ジュフレ近くの河口付近に奴隷貿易に使われたクンタ・キンテ島が、ユネスコ世界遺産として登録されている、内陸部にジャンジャンブレア島がある。
上流域の氾濫原に森林、サバンナが多く、オキシテナンテラ、アフリカオウギヤシなどが生えており、ライオン、チンパンジー、リカオン、レイヨウなどの哺乳類、カモ、トキ類、猛禽類、サイチョウ科などの鳥類およびニシキヘビなどの爬虫類、そして多くの種類の両生類と魚類が生息している。河口に近い下流部にはボタンマングローブ、アメリカヒルギ、ハリソンヒルギ、カズザキヒルギ、アフリカヒルギダマシ、ホワイトマングローブからなるマングローブ、塩性湿地と干潟が発達しており、川およびその周辺にはヨザキスイレン、ヒロハフサマメノキなどの植物が生え、アフリカマナティー、ヒョウ、ツメナシカワウソ、ニシアカコロブス(特に亜種のテンミックアカコロブス)などが生息している。

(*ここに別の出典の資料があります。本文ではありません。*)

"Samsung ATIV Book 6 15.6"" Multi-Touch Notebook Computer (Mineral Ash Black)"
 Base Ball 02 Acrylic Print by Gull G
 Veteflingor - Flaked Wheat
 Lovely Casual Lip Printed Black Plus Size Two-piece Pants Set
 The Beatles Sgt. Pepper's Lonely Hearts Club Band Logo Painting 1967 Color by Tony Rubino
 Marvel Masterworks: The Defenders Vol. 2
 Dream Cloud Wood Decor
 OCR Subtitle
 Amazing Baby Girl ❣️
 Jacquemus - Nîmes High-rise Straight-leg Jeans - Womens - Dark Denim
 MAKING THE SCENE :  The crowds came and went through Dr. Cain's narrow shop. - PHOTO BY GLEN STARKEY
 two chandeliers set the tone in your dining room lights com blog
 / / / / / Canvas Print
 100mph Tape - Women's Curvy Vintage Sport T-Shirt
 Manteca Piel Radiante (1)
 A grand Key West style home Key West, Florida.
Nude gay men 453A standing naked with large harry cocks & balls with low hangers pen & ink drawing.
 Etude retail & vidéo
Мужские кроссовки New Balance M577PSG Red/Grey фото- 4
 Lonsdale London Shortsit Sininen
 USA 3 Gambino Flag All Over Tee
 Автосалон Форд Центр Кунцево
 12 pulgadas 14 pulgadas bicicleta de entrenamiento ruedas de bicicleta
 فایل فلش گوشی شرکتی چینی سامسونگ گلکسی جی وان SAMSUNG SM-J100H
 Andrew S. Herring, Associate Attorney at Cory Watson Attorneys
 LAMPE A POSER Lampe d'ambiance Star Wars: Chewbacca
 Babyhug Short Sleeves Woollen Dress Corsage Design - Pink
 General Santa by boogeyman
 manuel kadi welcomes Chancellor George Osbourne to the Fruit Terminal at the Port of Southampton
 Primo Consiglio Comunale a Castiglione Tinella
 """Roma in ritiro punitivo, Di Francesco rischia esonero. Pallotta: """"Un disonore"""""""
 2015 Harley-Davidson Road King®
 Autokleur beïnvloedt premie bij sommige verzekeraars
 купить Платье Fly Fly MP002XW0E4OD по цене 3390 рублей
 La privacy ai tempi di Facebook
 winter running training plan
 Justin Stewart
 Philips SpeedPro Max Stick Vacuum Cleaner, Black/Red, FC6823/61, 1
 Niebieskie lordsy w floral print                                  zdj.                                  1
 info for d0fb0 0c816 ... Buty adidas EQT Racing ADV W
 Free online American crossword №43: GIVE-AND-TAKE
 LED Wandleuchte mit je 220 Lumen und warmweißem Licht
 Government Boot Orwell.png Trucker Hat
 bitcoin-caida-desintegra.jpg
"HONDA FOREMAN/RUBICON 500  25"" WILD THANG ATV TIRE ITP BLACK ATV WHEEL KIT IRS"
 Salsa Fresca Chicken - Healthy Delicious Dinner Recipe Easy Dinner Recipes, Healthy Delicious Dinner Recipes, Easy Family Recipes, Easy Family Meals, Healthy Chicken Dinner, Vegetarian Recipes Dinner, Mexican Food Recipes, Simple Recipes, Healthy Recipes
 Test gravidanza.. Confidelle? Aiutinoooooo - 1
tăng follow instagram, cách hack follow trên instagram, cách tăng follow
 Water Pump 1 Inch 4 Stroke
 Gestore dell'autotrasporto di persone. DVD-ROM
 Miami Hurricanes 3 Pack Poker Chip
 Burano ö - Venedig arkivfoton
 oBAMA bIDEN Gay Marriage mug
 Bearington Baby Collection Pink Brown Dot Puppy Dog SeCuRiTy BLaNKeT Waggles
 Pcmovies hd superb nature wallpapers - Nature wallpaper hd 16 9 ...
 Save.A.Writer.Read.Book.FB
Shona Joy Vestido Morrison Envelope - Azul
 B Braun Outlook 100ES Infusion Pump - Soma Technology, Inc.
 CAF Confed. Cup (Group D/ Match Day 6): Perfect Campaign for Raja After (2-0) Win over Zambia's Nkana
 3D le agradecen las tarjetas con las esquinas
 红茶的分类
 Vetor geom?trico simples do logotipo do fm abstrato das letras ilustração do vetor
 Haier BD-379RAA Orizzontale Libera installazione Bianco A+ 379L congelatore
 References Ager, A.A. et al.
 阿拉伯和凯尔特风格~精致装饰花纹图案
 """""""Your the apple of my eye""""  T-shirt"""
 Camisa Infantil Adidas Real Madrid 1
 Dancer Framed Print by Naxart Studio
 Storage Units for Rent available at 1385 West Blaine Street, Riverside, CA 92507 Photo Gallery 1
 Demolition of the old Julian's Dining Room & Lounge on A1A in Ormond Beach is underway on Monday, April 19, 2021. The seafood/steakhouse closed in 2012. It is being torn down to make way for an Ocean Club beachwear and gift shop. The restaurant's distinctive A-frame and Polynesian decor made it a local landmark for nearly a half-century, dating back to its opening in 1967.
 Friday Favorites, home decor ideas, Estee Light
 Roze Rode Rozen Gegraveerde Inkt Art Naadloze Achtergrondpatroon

ギニアの水源地付近[1]およびクルントゥ川の水源地付近を含むバディアル国立公園一帯[2]、そして下流部のガンビア中西部にあるボロンの多いバオ・ボロン湿地保護区[3]、河口南側のバンジュール西部のタンビ湿地複合体[4]および河口北側のニウミ国立公園[5]はラムサール条約登録地である。なお、ニウミ国立公園はサルーム川河口のサルーム・デルタのすぐ南側に隣接している[5]。
ガンビア川の運んでくる砂はガンビアの重要な輸出品であるが、砂の過剰採掘により河床が下がってきている。そのため満潮時に海水が逆流して農耕地に流れ込むようになっている[6]。